Подныриваю ему под руку и ребром ладони бью в подреберье. Пеле шипит от боли, отшатывается и снова шагает на меня спустя один выдох. Его удар проходит по касательной, взрывает колокольный звон в ушах. И что-то горячее стекает по виску. Тру ладонью, с удивлением отмечая, что это кровь. И я настолько растерян, что пропускаю еще один удар. Ставлю блок машинально и перед глазами золотом вспыхивают звенья браслета. Розгами вспарывает кожу спины, швыряет на колени.

Слышу над головой злой окрик:

— Стоп! Остановись, я сказал!

Бродин. Ухмыляюсь, прокручивая на руке браслет. Забрал у мастера два дня назад. Ева так и не узнала, что я ношу ее подарок с того самого дня, как она оставила его на ручке двери.
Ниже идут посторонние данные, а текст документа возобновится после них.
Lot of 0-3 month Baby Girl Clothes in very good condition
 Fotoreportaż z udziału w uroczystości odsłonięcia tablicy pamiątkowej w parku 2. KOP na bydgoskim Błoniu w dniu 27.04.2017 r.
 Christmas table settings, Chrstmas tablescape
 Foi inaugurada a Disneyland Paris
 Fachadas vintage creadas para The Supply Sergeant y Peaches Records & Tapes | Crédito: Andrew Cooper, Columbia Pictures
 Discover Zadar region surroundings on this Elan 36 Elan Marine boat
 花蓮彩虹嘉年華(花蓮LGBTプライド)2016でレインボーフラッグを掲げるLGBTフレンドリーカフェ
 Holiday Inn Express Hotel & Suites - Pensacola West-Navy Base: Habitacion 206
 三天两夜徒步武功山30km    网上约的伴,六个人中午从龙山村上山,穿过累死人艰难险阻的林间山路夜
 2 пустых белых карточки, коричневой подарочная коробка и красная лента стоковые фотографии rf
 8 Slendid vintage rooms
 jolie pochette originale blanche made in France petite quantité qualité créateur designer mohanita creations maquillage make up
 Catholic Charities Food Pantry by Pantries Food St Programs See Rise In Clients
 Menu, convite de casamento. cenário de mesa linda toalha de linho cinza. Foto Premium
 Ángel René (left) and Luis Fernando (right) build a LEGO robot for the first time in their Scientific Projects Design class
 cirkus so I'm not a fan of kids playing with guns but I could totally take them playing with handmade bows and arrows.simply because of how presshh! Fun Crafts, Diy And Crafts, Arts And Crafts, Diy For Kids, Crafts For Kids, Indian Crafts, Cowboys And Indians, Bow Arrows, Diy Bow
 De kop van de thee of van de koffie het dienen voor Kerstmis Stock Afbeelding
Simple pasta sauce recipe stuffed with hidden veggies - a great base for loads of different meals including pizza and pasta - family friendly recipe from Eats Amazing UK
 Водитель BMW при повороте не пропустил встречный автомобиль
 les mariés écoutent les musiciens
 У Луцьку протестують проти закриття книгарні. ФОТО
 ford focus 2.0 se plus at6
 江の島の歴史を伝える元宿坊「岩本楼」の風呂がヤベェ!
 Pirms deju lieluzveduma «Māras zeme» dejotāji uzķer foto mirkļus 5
— Райский, остынь, я сказал!

Слышится возня, какая меня мало заботит. Злой голос Пеле, все еще рвущегося меня убить. За отца. А я стою на коленях и смотрю на персональное обручальное кольцо...Ева даже не подозревает, что давно и безнадежно окольцевала меня этим браслетом. Пришпилила к себе, как коллекционер к бархату редкую бабочку.

— Стас, ты как? — Богдан приседает рядом, бросая беглый взгляд поверх моего плеча. Поднимаюсь.

— Нормально я.

Поворачиваюсь к Пеле, залпом осушившему мою стопку водки.

— Ты выпил мою водку.

— А ты убил моего отца, — показывает бармену повторить.

Дима смотрит на меня вопросительно, киваю. И перед Райским появляется новая стопка. Пусть пьет. Ему нужно. Потому что то, что я хочу ему показать — на трезвую голову смотреть нельзя. Я уже посмотрел — и убил. И если бы только его мудака-папашку.

Даня залпом выпивает и эту порцию. Даже не морщится.

— Хочешь отомстить?

И яростный взгляд красноречивее любых слов. Хлопаю Райского по плечу и резким движением выдергиваю со стула. Толкаю вперед. Тот пытается ответить, снова завязать драку. Но я останавливаю его.

— Я покажу тебе одну киношку, Пеле, — говорю, удерживая на коротком поводке беснующуюся ярость. Она жаждет выхода. Заполнить продуваемую всеми ветрами дыру кровью. Плевать, чьей. Но сегодня этой суке со мной не по пути. Нажралась досыта. — И если после просмотра, ты захочешь меня убить — я не буду тебе мешать.

В его глазах, таких же невыносимо синих, как у матери, вспыхивает удивление. А у меня внутри воет буря, песком посыпая открывшиеся раны. Сжимаю запястье с браслетом. Крупные звенья впиваются в кожу, отрезвляя.

— И поверь, малыш, тебе за это ничего не будет.

Он не верит, одаривая меня кривой усмешкой, но мне плевать. Потому что если Пеле меня не прикончит, я сдохну сам.

У кабинета нас догоняет Богдан. Взъерошенный, напряженный. Одетый во все черное, руки в карманах, а под черной курткой — пистолет. Готов ко всему. Единственный верный друг, что у меня остался. Единственный, что выжил рядом со мной.

— Стас… — он ничего больше не говорит, но я все понимаю.

— Все будет нормально. Не переживай, выживем.

Богдан кивает.

— Ее не было на похоронах, — вдруг говорит хрипло, заставляя все внутри скорчиться от какой-то неправильной, черной радости.

А Пеле вздрагивает и обжигает холодным бешенством. Да, ему больно. И я его понимаю. Но мне насрать на его чувства, потому что тот мудак не заслужил даже смерти. И я знаю, что когда-нибудь достану его даже в аду. Только эта мысль и греет душу.

— Как она, Богдан? — спрашиваю просевшим голосом и рукой в стену, потому что колени предательски дрожат. Меня ведет, словно пьяного, а ведь даже не нюхал сегодня.

— Она...мама не с тобой? — вдруг настораживается Райский, когда Богдан отвечает, что в порядке: улыбается, с подругами общается, к психологу ходит. Киваю. Про психолога Милка говорила да и Кот, он же Марк Котов, старинный приятель и лучший спец по мозгам, отзванивается после каждого сеанса и говорит, приходила ли Ева. Подробностей, конечно, не рассказывает, но говорит, что улучшения на лицо и вообще, она сильная и скоро ей не нужно будет к нему ходить. Это радует. Как и то, что она не пропустила ни одного сеанса после нашего кустарного флешбека.

— А еще она медосмотр проходит на новую работу, — вспоминает Богдан.

— Новую? Какую нахер работу? — пропускаю вопрос Пеле мимо ушей. Она же приглашение получила. Все, что хотела. Я душу продал, чтобы ее взяли. На что же она променяла Цюрих и работу своей мечты?